Nowadays Kafka is the word which is used by most of the people in Message Oriented Middleware industry. I was introduced to Kafka by my colleague as it may be one of the big player amongst Message Brokers in the cloud era.

What is Kafka?

So as per Kafka's standard definition, it is an open source stream processing software by Apache Software Foundation.

If it is an another message broker, how it differs from the market leaders?

Kafka is a stream-processing software platform.

Ok. What is the meaning of stream-processing? 

Stream processing means, real-time processing of data, continuously, concurrently, and in a record-by-record fashion. Real time processing in Kafka means, it can get the data from topic (source), doing some analysis or processing the data and publish it in another topic (consumer). It is achieved using 'kafka stream', a client library which can process/analyze the data stored in Kafka.

How Kafka differs from traditional Message brokers?

Traditional message brokers handle a message in a way that it can be consumed only once. Once it is consumed, the message won't be available.

In Kafka, the messages are stored in a file system and will be available for a period of time as per the retention policy even though they are consumed already.

Then how it works on message processing?

Some important terminologies before workflow of Kafka,

Kafka cluster: Made up of multiple Kafka brokers(servers)

Topic:  A category or feed name to which the records are published.

Partition: In each topic, cluster will maintain partition log (which is a division of topic and will be same in all other servers in the cluster for same topic).

A topic may have multiple partitions and the partitions are replicated across the brokers. Each of the partition contains messages/records in immutable ordered sequence.


  1. Producer will send the message to a partition in a topic and it will be replicated across all brokers for fault tolerance. Producer can send the message to same by mentioning a key value.
  2. The broker, in which the source write a message in partition acts as leader and replicates the message to the same partitions in all other brokers. Zoo-Keeper is used to monitor the leader and elect a new leader if the leader is down.
  3. The messages are appended in the partitions in same sequence and an offset number will be created for each message.
  4. When a consumer registered to a topic, the offset number is shared to the consumer and  consumer can start consuming the new message upon arrival.
  5. Upon each and every message consumption by consumer, the offset advances linearly along the partition log and the same will be kept in zoo keeper. In-case of connection drop issues, zoo-keeper will notify consumer on the last successful offset number on re-connection.
  6. Unlike traditional brokers, the consumer can skip/rewind to desired offset and consume the messages.

So how to avoid duplication?

Using offset value, the consumer will consume the message. Consumer and Zoo-Keeper will know a consumer process current offset value. If the connection  terminates, zoo-keeper will keep track of current offset value for a consumer and it will be shared to consumer once the connection is established again.

How point-to-point and pub-sub is achieved in Kafka?

The consumers register themselves in a group called consumer group and consumer group subscribe to a topic.
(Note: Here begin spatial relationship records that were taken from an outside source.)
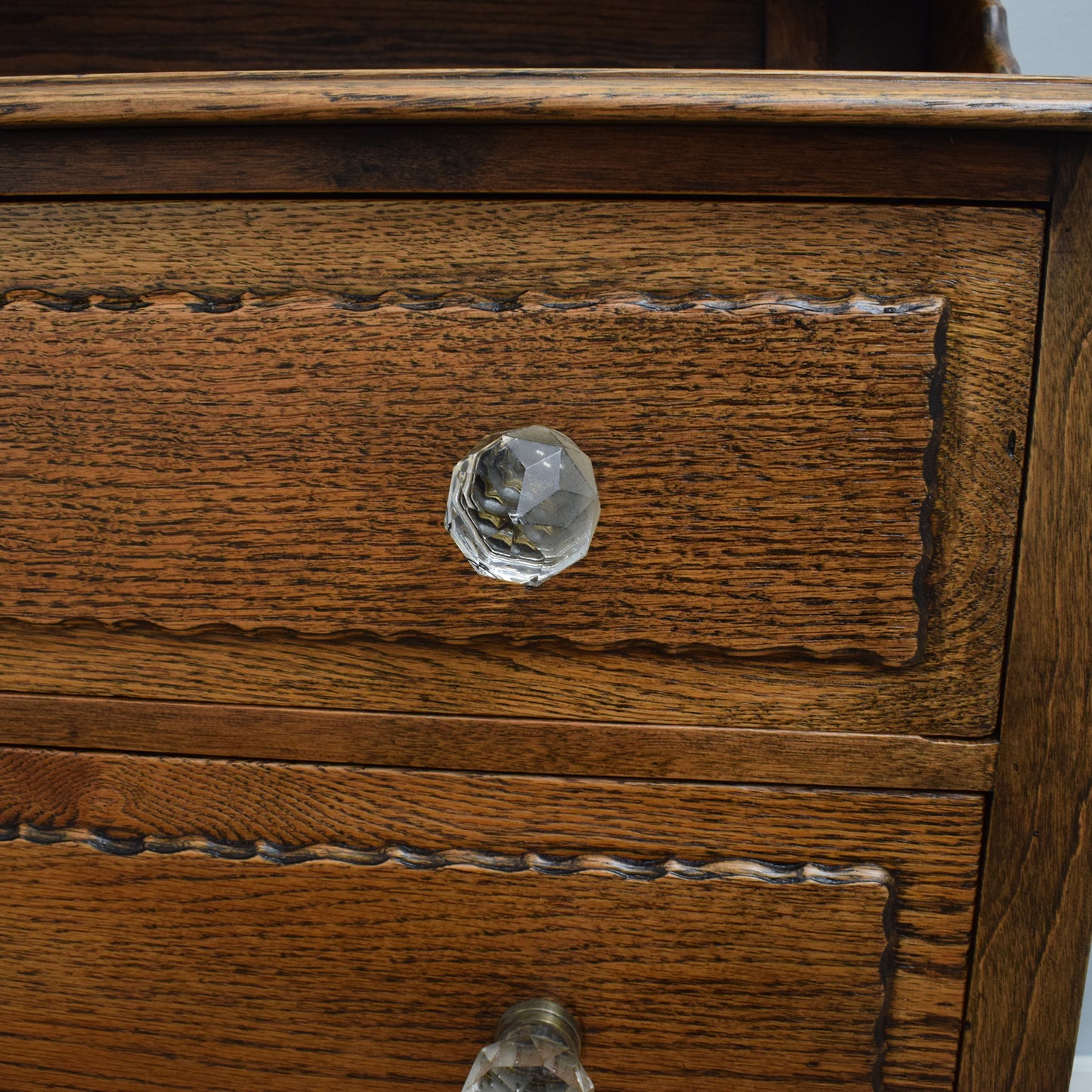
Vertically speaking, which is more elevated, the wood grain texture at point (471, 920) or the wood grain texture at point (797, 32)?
the wood grain texture at point (797, 32)

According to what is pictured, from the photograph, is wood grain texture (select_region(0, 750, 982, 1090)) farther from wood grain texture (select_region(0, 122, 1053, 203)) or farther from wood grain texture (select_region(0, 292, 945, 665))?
wood grain texture (select_region(0, 122, 1053, 203))

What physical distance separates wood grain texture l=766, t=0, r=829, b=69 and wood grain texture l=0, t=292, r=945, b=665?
311 millimetres

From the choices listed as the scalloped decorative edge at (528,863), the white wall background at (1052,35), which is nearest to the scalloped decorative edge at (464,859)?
the scalloped decorative edge at (528,863)

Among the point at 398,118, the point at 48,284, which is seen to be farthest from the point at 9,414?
the point at 398,118

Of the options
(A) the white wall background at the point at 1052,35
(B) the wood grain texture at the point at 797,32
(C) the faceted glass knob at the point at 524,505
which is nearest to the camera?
A: (C) the faceted glass knob at the point at 524,505

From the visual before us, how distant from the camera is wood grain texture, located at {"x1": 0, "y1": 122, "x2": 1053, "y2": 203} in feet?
0.82

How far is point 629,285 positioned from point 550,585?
0.32 feet

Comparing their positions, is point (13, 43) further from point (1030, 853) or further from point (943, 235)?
point (1030, 853)

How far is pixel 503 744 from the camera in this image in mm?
303

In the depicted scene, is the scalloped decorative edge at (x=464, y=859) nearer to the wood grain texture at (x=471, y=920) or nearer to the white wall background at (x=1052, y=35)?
the wood grain texture at (x=471, y=920)

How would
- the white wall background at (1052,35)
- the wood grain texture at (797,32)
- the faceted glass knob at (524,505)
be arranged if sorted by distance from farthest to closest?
the white wall background at (1052,35) < the wood grain texture at (797,32) < the faceted glass knob at (524,505)

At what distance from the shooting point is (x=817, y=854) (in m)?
0.30

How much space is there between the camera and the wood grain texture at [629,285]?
26cm

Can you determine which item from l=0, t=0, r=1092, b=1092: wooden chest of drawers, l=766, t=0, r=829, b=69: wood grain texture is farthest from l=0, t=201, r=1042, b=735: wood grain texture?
l=766, t=0, r=829, b=69: wood grain texture
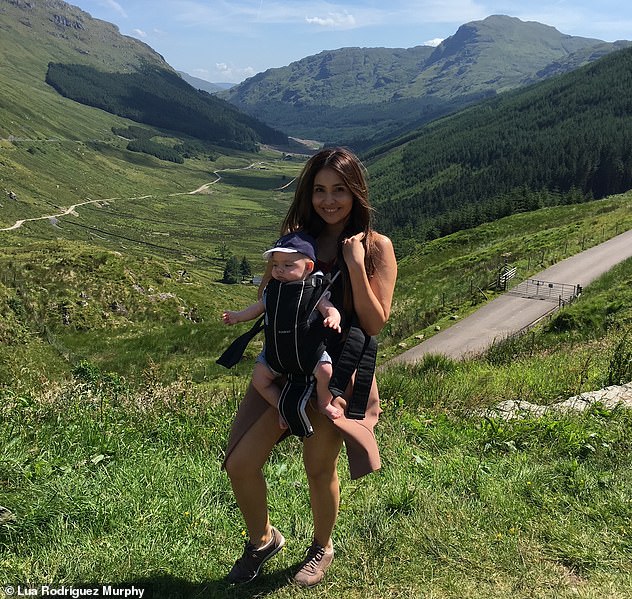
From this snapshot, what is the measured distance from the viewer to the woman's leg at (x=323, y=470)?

When a message published to a topic, it is delivered to one consumer in a consumer group.

At any point of time, the total number of consumers in a consumer group should not exceed the total number of partitions, else some consumers in that group may remain idle until existing consumer dies.

If there is a Kafka cluster contains two brokers, each one of them has two partitions and one consumer group with two consumers then all the consumers in that group will have two connections from the partitions.

If there is a consumer group with four consumers then each one will have one connection. If any new consumer added, it has to wait for some other consumer in the same group to exit.


The consumer group allows you to divide up processing over a collection of processes (the members of the consumer group).


Kafka allows you to broadcast messages to multiple consumer groups.

Means with single existing architecture, it can support both of them. It is achieved by dividing up the processes within a consumer group (point-to-point), in the same time broadcasting the same records to multiple consumer groups from a broker(pub-sub).

As a beginner, I wanted to share some questions which I searched about Kafka initially and hope to write another story with some deep learning in Kafka.